Copy the data below word for word, leaving out the pictures.

» Stored records:
☆ ☆ ☆ ☆ ☆

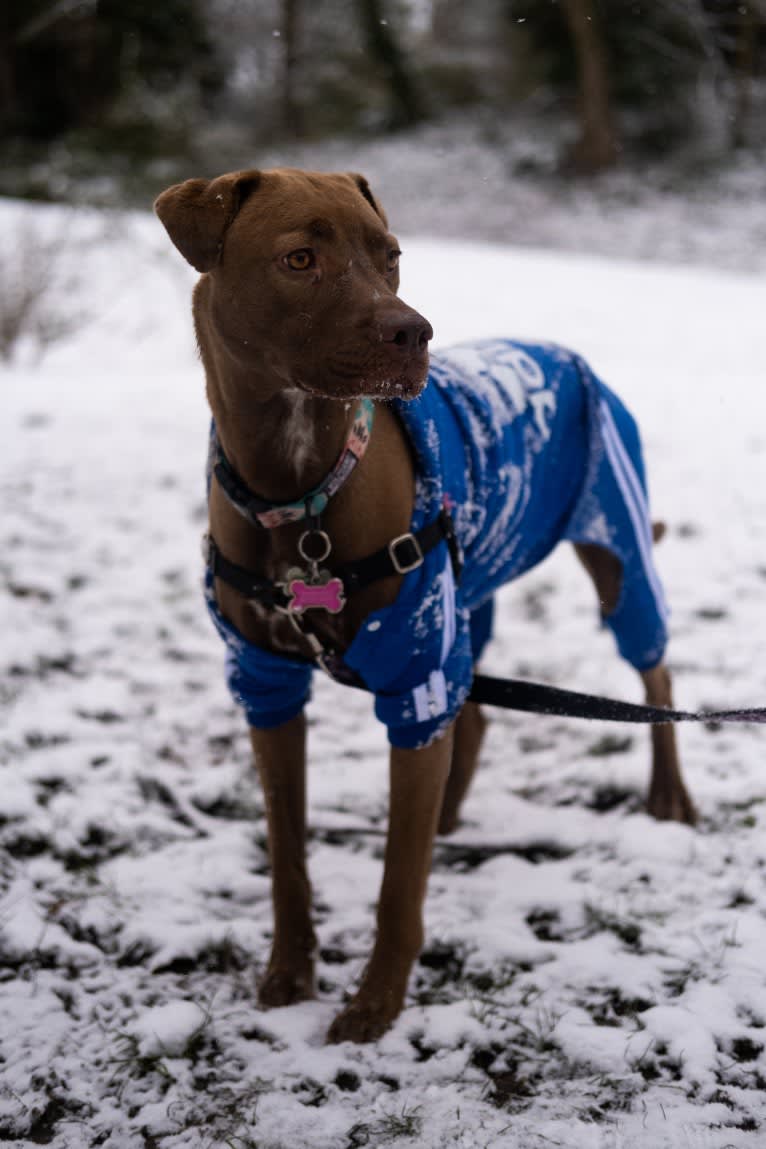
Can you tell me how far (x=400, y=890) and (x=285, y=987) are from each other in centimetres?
39

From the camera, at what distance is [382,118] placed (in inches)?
881

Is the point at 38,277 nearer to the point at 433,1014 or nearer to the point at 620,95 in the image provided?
the point at 433,1014

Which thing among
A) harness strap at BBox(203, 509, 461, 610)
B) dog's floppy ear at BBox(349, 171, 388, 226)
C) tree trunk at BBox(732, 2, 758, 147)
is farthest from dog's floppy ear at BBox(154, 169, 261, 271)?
tree trunk at BBox(732, 2, 758, 147)

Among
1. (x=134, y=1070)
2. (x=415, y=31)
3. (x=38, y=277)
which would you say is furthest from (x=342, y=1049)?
(x=415, y=31)

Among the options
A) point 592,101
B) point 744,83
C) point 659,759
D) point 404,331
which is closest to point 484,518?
point 404,331

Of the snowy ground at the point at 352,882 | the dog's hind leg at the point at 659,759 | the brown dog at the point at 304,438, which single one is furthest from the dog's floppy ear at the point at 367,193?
the snowy ground at the point at 352,882

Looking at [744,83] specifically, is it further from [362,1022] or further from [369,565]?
[362,1022]

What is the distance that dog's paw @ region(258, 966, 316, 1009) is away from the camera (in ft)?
7.88

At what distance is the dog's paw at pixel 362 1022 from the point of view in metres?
2.26

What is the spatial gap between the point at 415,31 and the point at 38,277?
67.1 ft

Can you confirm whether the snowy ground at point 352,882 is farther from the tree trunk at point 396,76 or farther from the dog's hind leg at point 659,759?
the tree trunk at point 396,76

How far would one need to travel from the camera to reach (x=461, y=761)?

☆ ☆ ☆ ☆ ☆

» Task answer:
Can you tell me how far (x=400, y=890) and (x=285, y=987) are from each other in centimetres?
39

From the camera, at what distance is [382,118] placed (in inches)?
881

Is the point at 38,277 nearer to the point at 433,1014 or nearer to the point at 620,95 in the image provided?
the point at 433,1014

Which thing among
A) harness strap at BBox(203, 509, 461, 610)
B) dog's floppy ear at BBox(349, 171, 388, 226)
C) tree trunk at BBox(732, 2, 758, 147)
is farthest from dog's floppy ear at BBox(154, 169, 261, 271)?
tree trunk at BBox(732, 2, 758, 147)

Among
1. (x=134, y=1070)
2. (x=415, y=31)
3. (x=38, y=277)
which would you say is furthest from (x=342, y=1049)?
(x=415, y=31)

Among the options
A) point 592,101
B) point 744,83
C) point 659,759
D) point 404,331
which is closest to point 484,518?
point 404,331

Of the snowy ground at the point at 352,882 | the dog's hind leg at the point at 659,759 | the brown dog at the point at 304,438, which single one is furthest from the dog's floppy ear at the point at 367,193?
the snowy ground at the point at 352,882

Looking at [744,83] specifically, is it further from [362,1022] or further from [369,565]?
[362,1022]

What is the distance that dog's paw @ region(258, 966, 316, 1009) is away from the camera (in ft)?
7.88

At what distance is the dog's paw at pixel 362 1022 from the point of view in metres?
2.26

What is the spatial gap between the point at 415,31 and the point at 38,277?
67.1 ft

Can you confirm whether the snowy ground at point 352,882 is farther from the tree trunk at point 396,76 or farther from the dog's hind leg at point 659,759?
the tree trunk at point 396,76

How far would one need to travel from the camera to reach (x=461, y=761)?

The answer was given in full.